In December 2023, it was announced Ranada Shepard had replaced Carl Jones as showrunner for the series. Shepard stated that the show is "...about family coming together, laughing together, dancing together, picking on each other, driving each other crazy, all while surviving."

The series was released on April 12, 2024.

== Reception ==
Good Times: Black Again was panned by critics and audiences, with criticism aimed towards the animation style, the crass presentation, offensive humor, and general lack of connection to the original series aside from occasional mentions of the James Evans character. Despite referring to the jokes as "stereotypical", Bubbleblabber called it the #1 American adult animated comedy of 2024 after it began to "[lean] into more dramedy".

Upon its trailer's release, CEMOTAP publicly condemned it as a "racist cartoon" in the same vein as 1915 film The Birth of a Nation. The NAACP and the December 12th Movement have also condemned the show's representation of Black families and children. The groups' outrage involves the show's obscene, sexualized, violent, and stereotypical portrayal of African Americans.

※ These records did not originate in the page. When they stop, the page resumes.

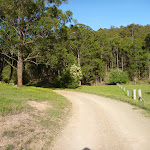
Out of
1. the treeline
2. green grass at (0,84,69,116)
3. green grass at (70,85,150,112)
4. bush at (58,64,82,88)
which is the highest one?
the treeline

On May 13, 2024, CEMOTAP co-chairs Dr. James McIntosh and Betty Dopson sent an open letter of "outrage" to Ted Sarandos condemning the show for its portrayal of Black people as unintelligent, violent, simian, and hypersexual; and its usage of obscenity, pedophilia, slurs, drug-dealing, and weaponry. They claimed it had "only the most superficial and negative relationship to the original Good Times TV series", as well as criticizing its disrespectful references to Rosa Parks; the Christian God; Jesus Christ; and the Egyptian God Anubis. They drew parallels with Seth MacFarlane's previous controversial depictions of Harriet Tubman. CEMOTAP urged members of the public to call Netflix and cancel their subscriptions, boycotting Netflix until the show is taken off the streaming service, and for an equal amount of time afterwards.

On June 5, 2024, CEMOTAP led a demonstration at the Netflix Corporate office on Broadway in Manhattan. In December of that year, CEMOTAP passed out leaflets outside of the Netflix office in New York. They asked the public to call NBA commissioner Adam Silver "regarding his double standard" for punishing Kyrie Irving for tweeting a link to the anti-Semitic film Hebrews to Negroes: Wake Up Black America "while saying nothing to Stephen Curry, who is the executive producer" of Black Again.